§ **Task statement**
List every line in the data below that contains the string "distance", matching its case.

§ **Records for this task**

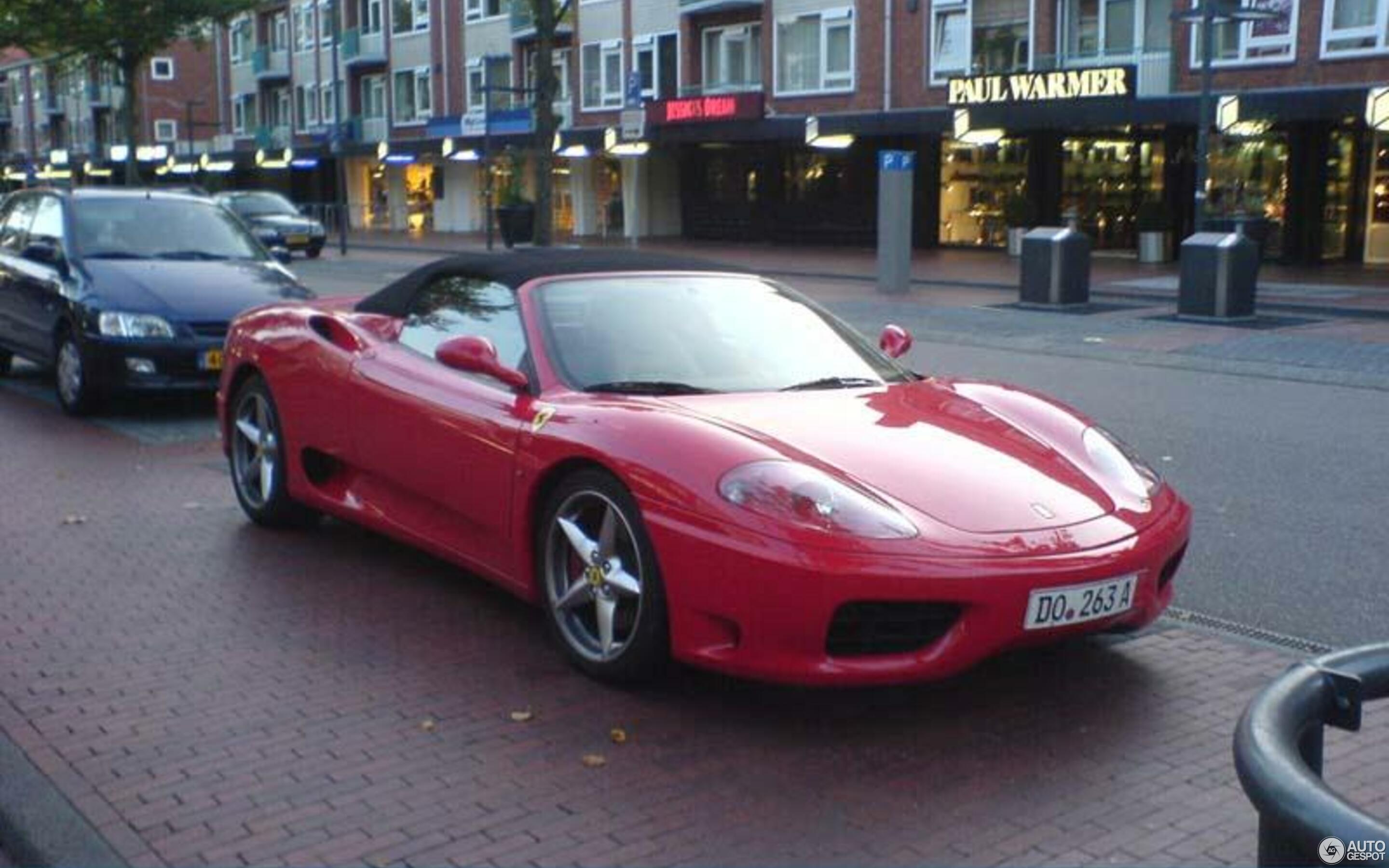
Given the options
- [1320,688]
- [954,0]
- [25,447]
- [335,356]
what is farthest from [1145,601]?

---

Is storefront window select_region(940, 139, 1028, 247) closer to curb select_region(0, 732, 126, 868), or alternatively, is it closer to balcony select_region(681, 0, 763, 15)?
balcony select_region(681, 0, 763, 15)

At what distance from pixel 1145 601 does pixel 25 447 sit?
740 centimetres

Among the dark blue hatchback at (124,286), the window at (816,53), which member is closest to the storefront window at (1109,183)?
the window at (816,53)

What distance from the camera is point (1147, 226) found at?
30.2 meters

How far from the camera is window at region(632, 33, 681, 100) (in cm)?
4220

§ **Task answer**
At what distance from pixel 1145 601 does pixel 25 447 sit?
What distance from the camera is point (1147, 226) found at?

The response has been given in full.